Exercise aim — Would you retype the data below exactly, every line from start to finish?
***
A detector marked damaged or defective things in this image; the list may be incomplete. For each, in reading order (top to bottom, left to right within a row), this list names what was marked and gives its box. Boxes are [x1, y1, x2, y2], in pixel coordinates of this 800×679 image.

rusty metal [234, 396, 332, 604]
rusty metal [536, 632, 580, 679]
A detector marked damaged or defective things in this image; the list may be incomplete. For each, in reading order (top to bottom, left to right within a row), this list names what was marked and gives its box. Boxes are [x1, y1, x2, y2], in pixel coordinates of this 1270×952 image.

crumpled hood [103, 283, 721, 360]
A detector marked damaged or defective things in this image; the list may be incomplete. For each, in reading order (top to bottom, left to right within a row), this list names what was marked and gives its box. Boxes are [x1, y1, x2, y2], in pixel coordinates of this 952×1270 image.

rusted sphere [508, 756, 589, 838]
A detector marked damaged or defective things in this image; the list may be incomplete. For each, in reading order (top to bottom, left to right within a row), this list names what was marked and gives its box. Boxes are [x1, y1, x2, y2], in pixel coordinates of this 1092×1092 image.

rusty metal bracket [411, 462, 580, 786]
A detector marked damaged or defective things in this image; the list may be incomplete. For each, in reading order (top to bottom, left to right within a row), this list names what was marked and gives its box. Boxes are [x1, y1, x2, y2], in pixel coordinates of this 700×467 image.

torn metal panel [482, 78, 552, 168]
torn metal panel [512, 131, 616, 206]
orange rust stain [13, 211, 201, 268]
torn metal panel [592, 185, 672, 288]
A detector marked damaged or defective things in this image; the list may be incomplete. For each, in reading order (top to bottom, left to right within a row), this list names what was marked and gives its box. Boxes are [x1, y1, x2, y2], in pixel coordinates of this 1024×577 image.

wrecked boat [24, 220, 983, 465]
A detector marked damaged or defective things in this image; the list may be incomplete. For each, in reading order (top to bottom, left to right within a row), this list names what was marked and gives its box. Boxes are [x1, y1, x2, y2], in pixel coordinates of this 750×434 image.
***
Output —
A detector marked damaged or defective things in this image; the list may be incomplete. For each, in reading order (top to bottom, left to right within a row), this list names what was marked and gives its box. Boxes are [x1, y1, x2, y2], in pixel coordinates of this 800×679 image.

rusty metal [234, 396, 332, 604]
rusty metal [536, 632, 580, 679]
A detector marked damaged or defective things in this image; the list may be incomplete. For each, in reading order (top to bottom, left to right within a row), this list names what was marked and gives its box. Boxes are [x1, y1, x2, y2], in pixel coordinates of this 1270×952 image.

crumpled hood [103, 283, 721, 360]
A detector marked damaged or defective things in this image; the list may be incomplete. For each, in reading order (top to bottom, left to right within a row), this list names what was marked and gives its box. Boxes are [x1, y1, x2, y2], in pixel coordinates of this 952×1270 image.

rusted sphere [508, 756, 589, 838]
A detector marked damaged or defective things in this image; the list may be incomplete. For each, in reading order (top to bottom, left to right within a row), this list names what was marked and gives its box. Boxes are [x1, y1, x2, y2], in pixel coordinates of this 1092×1092 image.

rusty metal bracket [411, 462, 580, 786]
A detector marked damaged or defective things in this image; the list may be incomplete. For each, in reading order (top to bottom, left to right within a row), this list names what was marked and gives its box. Boxes are [x1, y1, x2, y2], in pixel coordinates of this 700×467 image.

torn metal panel [482, 78, 552, 168]
torn metal panel [512, 131, 616, 206]
orange rust stain [13, 211, 201, 268]
torn metal panel [592, 185, 672, 288]
A detector marked damaged or defective things in this image; the list may be incomplete. For each, in reading order (top to bottom, left to right within a row), this list names what was marked and gives its box. Boxes are [x1, y1, x2, y2], in pixel coordinates of this 1024×577 image.

wrecked boat [24, 220, 983, 465]
A detector marked damaged or defective things in this image; the list may be incomplete. For each, in reading order (top to bottom, left to right within a row), this list names what was marked and gives its box. Boxes are [x1, y1, x2, y2], in pixel coordinates of this 750×434 image.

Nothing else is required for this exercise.